CYPRESS HILL
Cypress Hill has teamed up with Get On Down to celebrate the 25th anniversary of their
1991 debut with an ultra deluxe “25th Anniversary Skull” reissue. The entire set is housed in a unique, hard resin black skull – a faithful, 3-D physical recreation of the group’s 1991 logo. A CD with remastered audio and a 100-plus page hardcover book are also included. The book features extensive liner notes by journalist Chris Faraone with input from B-Real, Sen Dog and DJ Muggs, and also includes full album lyrics and rarely seen photos provided by the group, as well as press clippings from 1991.

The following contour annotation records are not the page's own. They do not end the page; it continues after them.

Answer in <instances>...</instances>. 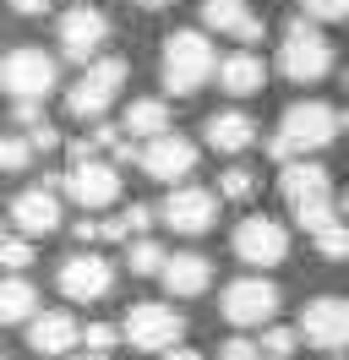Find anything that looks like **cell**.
Returning a JSON list of instances; mask_svg holds the SVG:
<instances>
[{
	"label": "cell",
	"mask_w": 349,
	"mask_h": 360,
	"mask_svg": "<svg viewBox=\"0 0 349 360\" xmlns=\"http://www.w3.org/2000/svg\"><path fill=\"white\" fill-rule=\"evenodd\" d=\"M338 131H344V126H338V110H333V104L300 98V104L284 110L279 131H273V142H267V153L279 158V164H295V158H305V153H322Z\"/></svg>",
	"instance_id": "obj_1"
},
{
	"label": "cell",
	"mask_w": 349,
	"mask_h": 360,
	"mask_svg": "<svg viewBox=\"0 0 349 360\" xmlns=\"http://www.w3.org/2000/svg\"><path fill=\"white\" fill-rule=\"evenodd\" d=\"M218 71V55L208 44V33H170L164 39V55H158V77H164V93L174 98H191V93L208 88V77Z\"/></svg>",
	"instance_id": "obj_2"
},
{
	"label": "cell",
	"mask_w": 349,
	"mask_h": 360,
	"mask_svg": "<svg viewBox=\"0 0 349 360\" xmlns=\"http://www.w3.org/2000/svg\"><path fill=\"white\" fill-rule=\"evenodd\" d=\"M279 71L289 82H300V88L322 82L327 71H333V39H327L311 17H295L279 39Z\"/></svg>",
	"instance_id": "obj_3"
},
{
	"label": "cell",
	"mask_w": 349,
	"mask_h": 360,
	"mask_svg": "<svg viewBox=\"0 0 349 360\" xmlns=\"http://www.w3.org/2000/svg\"><path fill=\"white\" fill-rule=\"evenodd\" d=\"M120 333L131 338V349H148V355H170L186 338V316L174 311L170 300H137L120 316Z\"/></svg>",
	"instance_id": "obj_4"
},
{
	"label": "cell",
	"mask_w": 349,
	"mask_h": 360,
	"mask_svg": "<svg viewBox=\"0 0 349 360\" xmlns=\"http://www.w3.org/2000/svg\"><path fill=\"white\" fill-rule=\"evenodd\" d=\"M55 82H61V60L44 55V49H33V44L11 49V55L0 60V88L11 93L17 104H39V98H49Z\"/></svg>",
	"instance_id": "obj_5"
},
{
	"label": "cell",
	"mask_w": 349,
	"mask_h": 360,
	"mask_svg": "<svg viewBox=\"0 0 349 360\" xmlns=\"http://www.w3.org/2000/svg\"><path fill=\"white\" fill-rule=\"evenodd\" d=\"M126 60L120 55H104V60H93V66L71 82V93H65V110L77 115V120H104V110L120 98V88H126Z\"/></svg>",
	"instance_id": "obj_6"
},
{
	"label": "cell",
	"mask_w": 349,
	"mask_h": 360,
	"mask_svg": "<svg viewBox=\"0 0 349 360\" xmlns=\"http://www.w3.org/2000/svg\"><path fill=\"white\" fill-rule=\"evenodd\" d=\"M284 295L273 278H235L229 290L218 295V311H224V322H235V328H273V316H279Z\"/></svg>",
	"instance_id": "obj_7"
},
{
	"label": "cell",
	"mask_w": 349,
	"mask_h": 360,
	"mask_svg": "<svg viewBox=\"0 0 349 360\" xmlns=\"http://www.w3.org/2000/svg\"><path fill=\"white\" fill-rule=\"evenodd\" d=\"M61 191L77 207H87V213L115 207V197H120V169L104 164V158H71V169L61 175Z\"/></svg>",
	"instance_id": "obj_8"
},
{
	"label": "cell",
	"mask_w": 349,
	"mask_h": 360,
	"mask_svg": "<svg viewBox=\"0 0 349 360\" xmlns=\"http://www.w3.org/2000/svg\"><path fill=\"white\" fill-rule=\"evenodd\" d=\"M235 257L246 268H279L284 257H289V229L279 219H267V213H251V219H240L235 224Z\"/></svg>",
	"instance_id": "obj_9"
},
{
	"label": "cell",
	"mask_w": 349,
	"mask_h": 360,
	"mask_svg": "<svg viewBox=\"0 0 349 360\" xmlns=\"http://www.w3.org/2000/svg\"><path fill=\"white\" fill-rule=\"evenodd\" d=\"M218 191H208V186H174L170 197H164V207H158V219L174 229V235H208V229L218 224Z\"/></svg>",
	"instance_id": "obj_10"
},
{
	"label": "cell",
	"mask_w": 349,
	"mask_h": 360,
	"mask_svg": "<svg viewBox=\"0 0 349 360\" xmlns=\"http://www.w3.org/2000/svg\"><path fill=\"white\" fill-rule=\"evenodd\" d=\"M300 338L317 344L327 355H344L349 349V300L344 295H322L300 311Z\"/></svg>",
	"instance_id": "obj_11"
},
{
	"label": "cell",
	"mask_w": 349,
	"mask_h": 360,
	"mask_svg": "<svg viewBox=\"0 0 349 360\" xmlns=\"http://www.w3.org/2000/svg\"><path fill=\"white\" fill-rule=\"evenodd\" d=\"M109 44V17L99 11V6H71L61 17V55L65 60H82V66H93V55Z\"/></svg>",
	"instance_id": "obj_12"
},
{
	"label": "cell",
	"mask_w": 349,
	"mask_h": 360,
	"mask_svg": "<svg viewBox=\"0 0 349 360\" xmlns=\"http://www.w3.org/2000/svg\"><path fill=\"white\" fill-rule=\"evenodd\" d=\"M142 169H148L153 180H164V186H186V175L196 169V142L180 131H164L153 136V142H142V158H137Z\"/></svg>",
	"instance_id": "obj_13"
},
{
	"label": "cell",
	"mask_w": 349,
	"mask_h": 360,
	"mask_svg": "<svg viewBox=\"0 0 349 360\" xmlns=\"http://www.w3.org/2000/svg\"><path fill=\"white\" fill-rule=\"evenodd\" d=\"M11 224H17L22 235H55V229H61V180L49 175L44 186L17 191V202H11Z\"/></svg>",
	"instance_id": "obj_14"
},
{
	"label": "cell",
	"mask_w": 349,
	"mask_h": 360,
	"mask_svg": "<svg viewBox=\"0 0 349 360\" xmlns=\"http://www.w3.org/2000/svg\"><path fill=\"white\" fill-rule=\"evenodd\" d=\"M61 295L65 300H104L109 290H115V268H109L104 257H93V251H82V257H71V262H61Z\"/></svg>",
	"instance_id": "obj_15"
},
{
	"label": "cell",
	"mask_w": 349,
	"mask_h": 360,
	"mask_svg": "<svg viewBox=\"0 0 349 360\" xmlns=\"http://www.w3.org/2000/svg\"><path fill=\"white\" fill-rule=\"evenodd\" d=\"M279 191H284V202H289V213H300V207L333 202V175H327L322 164H311V158H295V164L279 169Z\"/></svg>",
	"instance_id": "obj_16"
},
{
	"label": "cell",
	"mask_w": 349,
	"mask_h": 360,
	"mask_svg": "<svg viewBox=\"0 0 349 360\" xmlns=\"http://www.w3.org/2000/svg\"><path fill=\"white\" fill-rule=\"evenodd\" d=\"M202 27H213V33H229L240 44H262V17L246 6V0H202Z\"/></svg>",
	"instance_id": "obj_17"
},
{
	"label": "cell",
	"mask_w": 349,
	"mask_h": 360,
	"mask_svg": "<svg viewBox=\"0 0 349 360\" xmlns=\"http://www.w3.org/2000/svg\"><path fill=\"white\" fill-rule=\"evenodd\" d=\"M82 328L87 322H77L71 311H39L27 322V344H33L39 355H71V349L82 344Z\"/></svg>",
	"instance_id": "obj_18"
},
{
	"label": "cell",
	"mask_w": 349,
	"mask_h": 360,
	"mask_svg": "<svg viewBox=\"0 0 349 360\" xmlns=\"http://www.w3.org/2000/svg\"><path fill=\"white\" fill-rule=\"evenodd\" d=\"M202 142L213 153H246V148H257V120L246 110H218V115H208Z\"/></svg>",
	"instance_id": "obj_19"
},
{
	"label": "cell",
	"mask_w": 349,
	"mask_h": 360,
	"mask_svg": "<svg viewBox=\"0 0 349 360\" xmlns=\"http://www.w3.org/2000/svg\"><path fill=\"white\" fill-rule=\"evenodd\" d=\"M208 278H213V262L202 257V251H174L170 268L158 273V284L174 295V300H191V295L208 290Z\"/></svg>",
	"instance_id": "obj_20"
},
{
	"label": "cell",
	"mask_w": 349,
	"mask_h": 360,
	"mask_svg": "<svg viewBox=\"0 0 349 360\" xmlns=\"http://www.w3.org/2000/svg\"><path fill=\"white\" fill-rule=\"evenodd\" d=\"M262 82H267V66H262V55H251V49L218 60V88L229 93V98H251V93H262Z\"/></svg>",
	"instance_id": "obj_21"
},
{
	"label": "cell",
	"mask_w": 349,
	"mask_h": 360,
	"mask_svg": "<svg viewBox=\"0 0 349 360\" xmlns=\"http://www.w3.org/2000/svg\"><path fill=\"white\" fill-rule=\"evenodd\" d=\"M120 131H126V136H142V142L164 136V131H170V104H164V98H131Z\"/></svg>",
	"instance_id": "obj_22"
},
{
	"label": "cell",
	"mask_w": 349,
	"mask_h": 360,
	"mask_svg": "<svg viewBox=\"0 0 349 360\" xmlns=\"http://www.w3.org/2000/svg\"><path fill=\"white\" fill-rule=\"evenodd\" d=\"M39 316V290L27 284V278H0V328H11V322H33Z\"/></svg>",
	"instance_id": "obj_23"
},
{
	"label": "cell",
	"mask_w": 349,
	"mask_h": 360,
	"mask_svg": "<svg viewBox=\"0 0 349 360\" xmlns=\"http://www.w3.org/2000/svg\"><path fill=\"white\" fill-rule=\"evenodd\" d=\"M126 268L137 273V278H158V273L170 268V251L142 235V240H131V246H126Z\"/></svg>",
	"instance_id": "obj_24"
},
{
	"label": "cell",
	"mask_w": 349,
	"mask_h": 360,
	"mask_svg": "<svg viewBox=\"0 0 349 360\" xmlns=\"http://www.w3.org/2000/svg\"><path fill=\"white\" fill-rule=\"evenodd\" d=\"M218 197H224V202H251V197H257V175H251V169H224V175H218V186H213Z\"/></svg>",
	"instance_id": "obj_25"
},
{
	"label": "cell",
	"mask_w": 349,
	"mask_h": 360,
	"mask_svg": "<svg viewBox=\"0 0 349 360\" xmlns=\"http://www.w3.org/2000/svg\"><path fill=\"white\" fill-rule=\"evenodd\" d=\"M295 344H300V328H284V322L262 328V355H267V360H289V355H295Z\"/></svg>",
	"instance_id": "obj_26"
},
{
	"label": "cell",
	"mask_w": 349,
	"mask_h": 360,
	"mask_svg": "<svg viewBox=\"0 0 349 360\" xmlns=\"http://www.w3.org/2000/svg\"><path fill=\"white\" fill-rule=\"evenodd\" d=\"M311 240H317V251H322V257H333V262H349V219L327 224L322 235H311Z\"/></svg>",
	"instance_id": "obj_27"
},
{
	"label": "cell",
	"mask_w": 349,
	"mask_h": 360,
	"mask_svg": "<svg viewBox=\"0 0 349 360\" xmlns=\"http://www.w3.org/2000/svg\"><path fill=\"white\" fill-rule=\"evenodd\" d=\"M27 164H33V142H27V136H0V169L17 175Z\"/></svg>",
	"instance_id": "obj_28"
},
{
	"label": "cell",
	"mask_w": 349,
	"mask_h": 360,
	"mask_svg": "<svg viewBox=\"0 0 349 360\" xmlns=\"http://www.w3.org/2000/svg\"><path fill=\"white\" fill-rule=\"evenodd\" d=\"M0 268L6 273H27L33 268V240H22V235L11 240V235H6V240H0Z\"/></svg>",
	"instance_id": "obj_29"
},
{
	"label": "cell",
	"mask_w": 349,
	"mask_h": 360,
	"mask_svg": "<svg viewBox=\"0 0 349 360\" xmlns=\"http://www.w3.org/2000/svg\"><path fill=\"white\" fill-rule=\"evenodd\" d=\"M300 17H311V22H349V0H300Z\"/></svg>",
	"instance_id": "obj_30"
},
{
	"label": "cell",
	"mask_w": 349,
	"mask_h": 360,
	"mask_svg": "<svg viewBox=\"0 0 349 360\" xmlns=\"http://www.w3.org/2000/svg\"><path fill=\"white\" fill-rule=\"evenodd\" d=\"M82 338H87V349H93V355H109V349H115V338H126V333H120L115 322H87Z\"/></svg>",
	"instance_id": "obj_31"
},
{
	"label": "cell",
	"mask_w": 349,
	"mask_h": 360,
	"mask_svg": "<svg viewBox=\"0 0 349 360\" xmlns=\"http://www.w3.org/2000/svg\"><path fill=\"white\" fill-rule=\"evenodd\" d=\"M120 219H126V229H131V235H148L158 213H153V207H142V202H131V207H120Z\"/></svg>",
	"instance_id": "obj_32"
},
{
	"label": "cell",
	"mask_w": 349,
	"mask_h": 360,
	"mask_svg": "<svg viewBox=\"0 0 349 360\" xmlns=\"http://www.w3.org/2000/svg\"><path fill=\"white\" fill-rule=\"evenodd\" d=\"M218 360H262V344H251V338H229V344H218Z\"/></svg>",
	"instance_id": "obj_33"
},
{
	"label": "cell",
	"mask_w": 349,
	"mask_h": 360,
	"mask_svg": "<svg viewBox=\"0 0 349 360\" xmlns=\"http://www.w3.org/2000/svg\"><path fill=\"white\" fill-rule=\"evenodd\" d=\"M27 142H33V153H55V148H61V131H55L49 120H39V126L27 131Z\"/></svg>",
	"instance_id": "obj_34"
},
{
	"label": "cell",
	"mask_w": 349,
	"mask_h": 360,
	"mask_svg": "<svg viewBox=\"0 0 349 360\" xmlns=\"http://www.w3.org/2000/svg\"><path fill=\"white\" fill-rule=\"evenodd\" d=\"M71 235H77L82 246H93V240H104V224H99V219H77V224H71Z\"/></svg>",
	"instance_id": "obj_35"
},
{
	"label": "cell",
	"mask_w": 349,
	"mask_h": 360,
	"mask_svg": "<svg viewBox=\"0 0 349 360\" xmlns=\"http://www.w3.org/2000/svg\"><path fill=\"white\" fill-rule=\"evenodd\" d=\"M11 11H17V17H44L49 0H11Z\"/></svg>",
	"instance_id": "obj_36"
},
{
	"label": "cell",
	"mask_w": 349,
	"mask_h": 360,
	"mask_svg": "<svg viewBox=\"0 0 349 360\" xmlns=\"http://www.w3.org/2000/svg\"><path fill=\"white\" fill-rule=\"evenodd\" d=\"M17 120H22V126H27V131H33V126H39L44 115H39V104H17Z\"/></svg>",
	"instance_id": "obj_37"
},
{
	"label": "cell",
	"mask_w": 349,
	"mask_h": 360,
	"mask_svg": "<svg viewBox=\"0 0 349 360\" xmlns=\"http://www.w3.org/2000/svg\"><path fill=\"white\" fill-rule=\"evenodd\" d=\"M164 360H208V355H202V349H186V344H180V349H170Z\"/></svg>",
	"instance_id": "obj_38"
},
{
	"label": "cell",
	"mask_w": 349,
	"mask_h": 360,
	"mask_svg": "<svg viewBox=\"0 0 349 360\" xmlns=\"http://www.w3.org/2000/svg\"><path fill=\"white\" fill-rule=\"evenodd\" d=\"M131 6H142V11H164V6H174V0H131Z\"/></svg>",
	"instance_id": "obj_39"
},
{
	"label": "cell",
	"mask_w": 349,
	"mask_h": 360,
	"mask_svg": "<svg viewBox=\"0 0 349 360\" xmlns=\"http://www.w3.org/2000/svg\"><path fill=\"white\" fill-rule=\"evenodd\" d=\"M71 360H109V355H93V349H87V355H71Z\"/></svg>",
	"instance_id": "obj_40"
},
{
	"label": "cell",
	"mask_w": 349,
	"mask_h": 360,
	"mask_svg": "<svg viewBox=\"0 0 349 360\" xmlns=\"http://www.w3.org/2000/svg\"><path fill=\"white\" fill-rule=\"evenodd\" d=\"M338 126H344V131H349V110H344V115H338Z\"/></svg>",
	"instance_id": "obj_41"
},
{
	"label": "cell",
	"mask_w": 349,
	"mask_h": 360,
	"mask_svg": "<svg viewBox=\"0 0 349 360\" xmlns=\"http://www.w3.org/2000/svg\"><path fill=\"white\" fill-rule=\"evenodd\" d=\"M0 240H6V224H0Z\"/></svg>",
	"instance_id": "obj_42"
},
{
	"label": "cell",
	"mask_w": 349,
	"mask_h": 360,
	"mask_svg": "<svg viewBox=\"0 0 349 360\" xmlns=\"http://www.w3.org/2000/svg\"><path fill=\"white\" fill-rule=\"evenodd\" d=\"M344 88H349V71H344Z\"/></svg>",
	"instance_id": "obj_43"
},
{
	"label": "cell",
	"mask_w": 349,
	"mask_h": 360,
	"mask_svg": "<svg viewBox=\"0 0 349 360\" xmlns=\"http://www.w3.org/2000/svg\"><path fill=\"white\" fill-rule=\"evenodd\" d=\"M333 360H349V355H333Z\"/></svg>",
	"instance_id": "obj_44"
},
{
	"label": "cell",
	"mask_w": 349,
	"mask_h": 360,
	"mask_svg": "<svg viewBox=\"0 0 349 360\" xmlns=\"http://www.w3.org/2000/svg\"><path fill=\"white\" fill-rule=\"evenodd\" d=\"M77 6H87V0H77Z\"/></svg>",
	"instance_id": "obj_45"
},
{
	"label": "cell",
	"mask_w": 349,
	"mask_h": 360,
	"mask_svg": "<svg viewBox=\"0 0 349 360\" xmlns=\"http://www.w3.org/2000/svg\"><path fill=\"white\" fill-rule=\"evenodd\" d=\"M262 360H267V355H262Z\"/></svg>",
	"instance_id": "obj_46"
},
{
	"label": "cell",
	"mask_w": 349,
	"mask_h": 360,
	"mask_svg": "<svg viewBox=\"0 0 349 360\" xmlns=\"http://www.w3.org/2000/svg\"><path fill=\"white\" fill-rule=\"evenodd\" d=\"M0 360H6V355H0Z\"/></svg>",
	"instance_id": "obj_47"
}]
</instances>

Cypress Hill’s self-titled debut album was hard as nails, with very few pop concessions. There was humor, but it was laced by cackling, homicidal sneering. Not well known outside of the hardcore hip-hop scene at first, faces of the three group members weren’t usually shown clearly in press photos; they preferred the shadows. As their first singles began hitting the airwaves and record racks, the press and music fans started to take notice. From the opening notes of the group’s first single, “The Phuncky Feel One,” to deeper album cuts like “Stoned Is The Way Of The Walk” and “Tres Equis,” it was clear that Cypress Hill was something different. And very, very dope.
The world Cypress Hill espoused was gang-ridden and far from cheery, but they managed to laugh through the pain. Lead rapper B-Real took each fuzzed-out, rock-hard DJ Muggs beat as a challenge, jumping around it like a spark off a joint as it makes its way to the concrete. MC Sen Dog always had B-Real’s back, to bring intensity and a no-bullshit gruffness that made the group both menacing and unpredictable. When they introduced percussionist Eric Bobo to the mix in the early 90s, it brought new dimension to the band, making their live performances one of the most unique and accomplished shows in hip-hop.
Cypress Hill’s debut went gold by the end of 1991 and has since pushed past double platinum status, making it the first album for a Latino-American hip hop group to do so. The album received raves from the likes of Rolling Stone and the Los Angeles Times, saw a #1 Hot Rap Single with the release of “The Phuncky One” and helped the band win Artist Of The Year at the 1992 Source Awards. After 25 years, it should come as no surprise that Cypress Hill is a cornerstone of the group’s live set to this day.
PRESS FOR CYPRESS HILL’S SELF-TITLED DEBUT ALBUM:
“It’s hard enough to transform an entire musical genre — Cypress Hill’s eponymous debut album revolutionized hip-hop in several respects…despite its legions of imitators, Cypress Hill still sounds fresh and original today, simply because few hip-hop artists can put its sound across with such force of personality or imagination.”
“Cypress Hill’s formula has been imitated so much, it’s easy to forget how shocking it sounded at the time…D.J. Muggs pumps bongloads of bass into paranoid sound collages like “Hand on the Pump,” and when you turn it up loud, the beat goes boo-ya.”
– Rolling Stone (100 Best Albums Of The 90s)
“Cypress Hill brought a heavy metal mentality to hip-hop, minus the live guitars (that would come many albums later), and flaunted a fearless “fuck the world” attitude that meant they didn’t think twice to make a song like “Pigs.” Ultra-violence, loud drums, and a truck-load of weed? That’s always a recipe for a great album.”
– Complex (50 Greatest Debut Albums In Hip-Hop History)
“L.A.’s Cypress Hill document, rather than indict, street life with chilling impact. Slathered with mid-tempo bass and strutting snare drums, their self-titled debut, Cypress Hill, rocks, swings, and surprises…”
“How I Could Just Kill a Man” is about what it says it’s about, anger rather than advocacy…and from their Beasties-Spanglish accents to their guitar-hip samples, it sounds different when these guys make music out of it–funny, for one thing, which in hard guys amounts to a new vision.”